1. Users should take the missed tablet as soon as they remember, even if it means taking two pills at the same time. Then continue taking the medication at regular times. Immediately after taking this box of pills, the next box of pills will be taken, that is, there is no stopping period between the two boxes of pills. The user is unlikely to have withdrawal bleeding before taking the second box of pills, but may experience drips or breakthrough bleeding during the dose.
2. Women can also be advised not to continue taking this cycle of medication. The woman should go through a 7-day withdrawal period, which includes the number of days of missed medication, before continuing to take the next cycle of medication. The possibility of pregnancy should be considered if the woman missed the medication and did not experience withdrawal bleeding during the first subsequent interval between normal withdrawals.
Advice for those with gastrointestinal disorders
If severe gastrointestinal disorders occur, absorption may be incomplete and additional contraceptive measures should be taken. If vomiting occurs within 3-4 hours after taking the drug, you can use the recommendations given in "Treatment of Missing Drugs". If a woman does not want to change her normal medication schedule, she must remove the medication from another box.
How to change or delay your menstrual period
To postpone menstruation, a woman can take one box of pills and then continue to take the next box of pills without an interval between withdrawals. Menstruation can be postponed to any time before the second box of medication is taken, if desired. Breakthrough bleeding or spotting may occur during extended medication. After the usual 7-day withdrawal period, you can resume taking this product regularly.
If she wants to change her current menstrual period and move to another day of the week, she can suggest that she shorten the interval between withdrawals to the time she wants. The shorter the discontinuation interval, the greater the risk of no withdrawal bleeding and breakthrough and spotting bleeding (as described in delayed menstruation) during the next box of medication.
Medication for special populations
Patients with impaired liver function
This product is contraindicated in women with severe liver disease: see [Contraindications] and [Pharmacokinetics].
Patients with impaired renal function
This product is contraindicated in women with severe renal insufficiency or acute renal failure. [2]

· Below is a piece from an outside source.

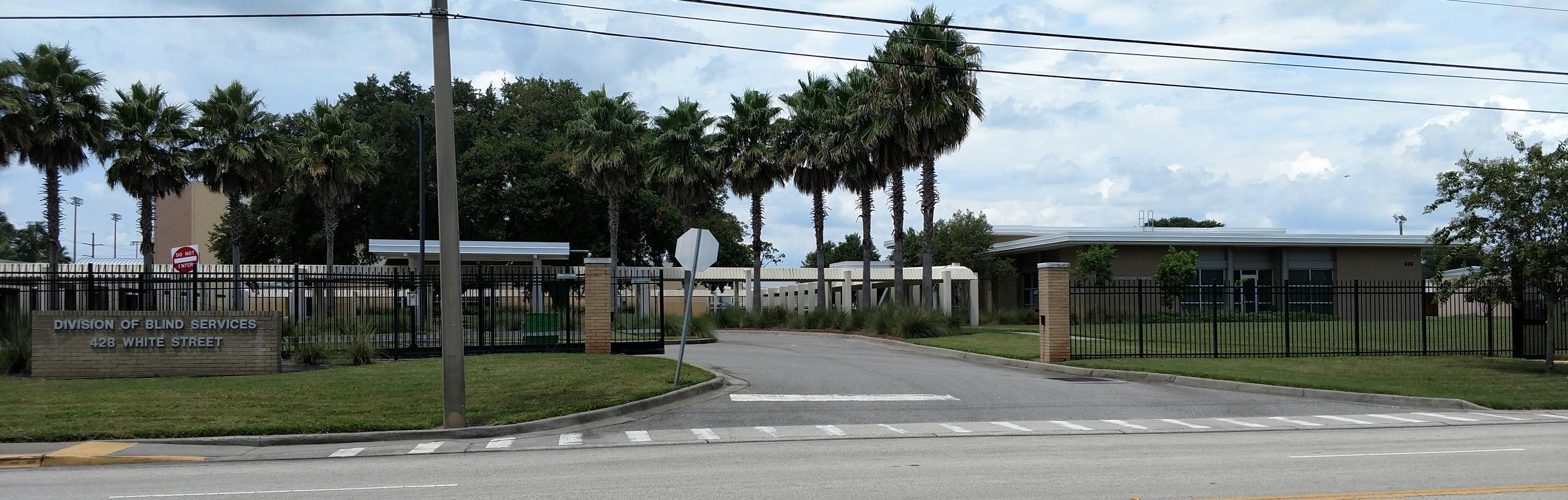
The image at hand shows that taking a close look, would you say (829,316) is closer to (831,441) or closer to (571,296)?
(571,296)

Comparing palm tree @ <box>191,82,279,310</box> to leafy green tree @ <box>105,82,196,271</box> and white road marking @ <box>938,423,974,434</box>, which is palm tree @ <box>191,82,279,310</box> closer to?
leafy green tree @ <box>105,82,196,271</box>

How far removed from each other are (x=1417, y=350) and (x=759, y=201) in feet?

Drospirenone adverse reactions

Specific adverse reaction description
The list of adverse reactions with extremely low incidence or delayed symptoms considered to be related to the compound oral contraceptive group is as follows (see [Contraindications], [Cautions]):
Tumor
A slight increase in breast cancer diagnosis among OC users. Because breast cancer rarely occurs in women under the age of 40, the increase is small relative to the overall risk of breast cancer. The relationship with COC is unclear.
Liver tumors (benign and malignant)
Other situations
· Nodular erythema
· Women with hypertriglyceridemia (using COC increases the risk of pancreatitis)
· Hypertension
· The relationship between the occurrence or deterioration of the following conditions and the use of COC is uncertain:
Jaundice and / or pruritus associated with cholestasis; gallstone formation; porphyria; systemic lupus erythematosus; hemolytic uremia; petit chorea; herpes pregnancy; hearing loss associated with otosclerosis.
· In women with hereditary angioedema, exogenous estrogen can induce or aggravate the symptoms of angioedema.
Liver dysfunction
Change glucose tolerance or affect peripheral insulin resistance
Crohn's disease and ulcerative colitis
Melasma
· Hypersensitivity (including symptoms such as rash, rubella) [2]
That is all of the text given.